On the back of 10 years of extensive touring and two consecutive U.K. platinum albums, Biffy Clyro has managed to reach a point of near-ubiquity on the eastern side of the Atlantic. The trio of Simon Neil and brothers James and Ben Johnston has chosen to follow the success of 2009’s Only Revolutions by embracing that most audacious of genre conventions, the double album, with Opposites. Contrary to what might be expected from an album with halves entitled “The Land at the End of Our Toes” and “The Sand at the Core of Our Bones,” however, Opposites isn’t a sprawling, ambitious work of flawed genius in the mold of, say, the Flaming Lips’ Embryonic. Rather, it’s a surprisingly measured, consistent album that, while excessively lengthy, is still eminently listenable. Indeed, Scotland’s premier arena rockers should be applauded first and foremost for producing a colossal, 78-minute opus that contains very few weak points.
Yet despite this unerring competence, a lack of variation beyond the verse-chorus-solo template contributes to the sense that this is a band playing very much within their limits. The very notion of a double-disc concept album implies a certain bold grandiosity and a level of experimentation that’s completely absent on Opposites. Aside from its raw bulk, the album demonstrates little of the novelty or prog-weirdness Biffy Clyro was known for in the first half of the last decade. It’s instead a further refinement of the anthemic, radio-friendly rock the band has sought to perfect since the release of 2007’s Puzzle, and while this in itself isn’t a bad thing, one could be forgiven for wanting a little more variety in the 20 riff-heavy tracks on display here.

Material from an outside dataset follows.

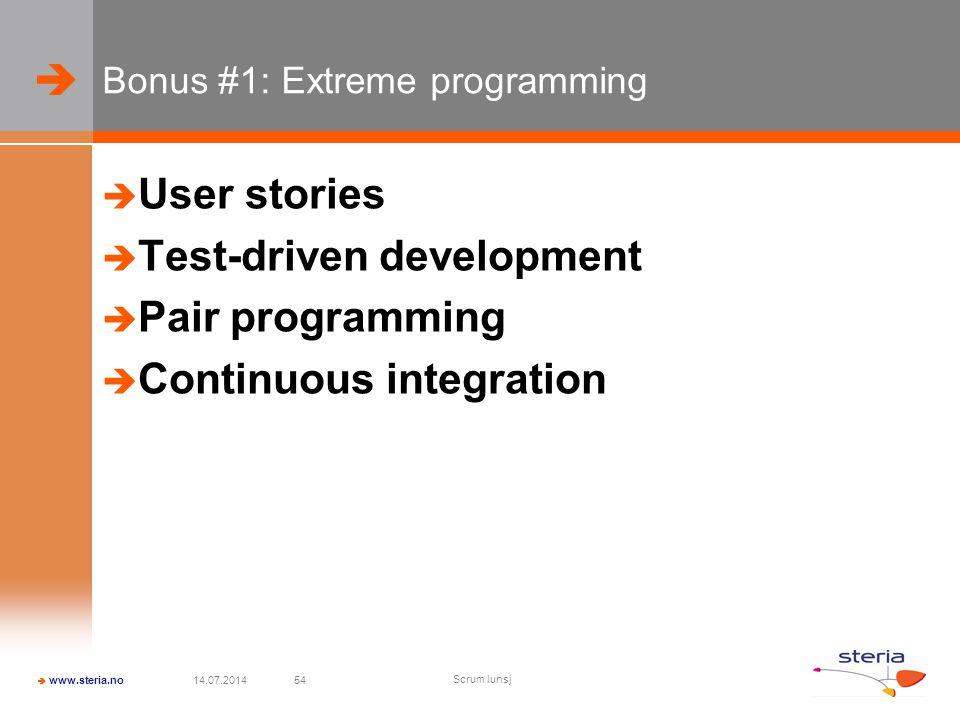 Bonus #1: Extreme programming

When Opposites does hit its mark, it manages to transcend these limitations with a combination of sheer intensity and the band’s canny ability to produce a sublime, sing-along chorus. The title track is a magnificent, swelling ballad in this vein, and sees Neil employ a softer, more lilting delivery; the mariachi-inflected “Spanish Radio” offers a refreshingly buoyant digression during its second half; and closer “Picture a Knife Fight” provides a suitably ardent, cathartic conclusion to the whole exhaustive package. Opposites is ultimately a surprisingly immediate and rewarding listen, compensating in consistency for what it lacks in depth.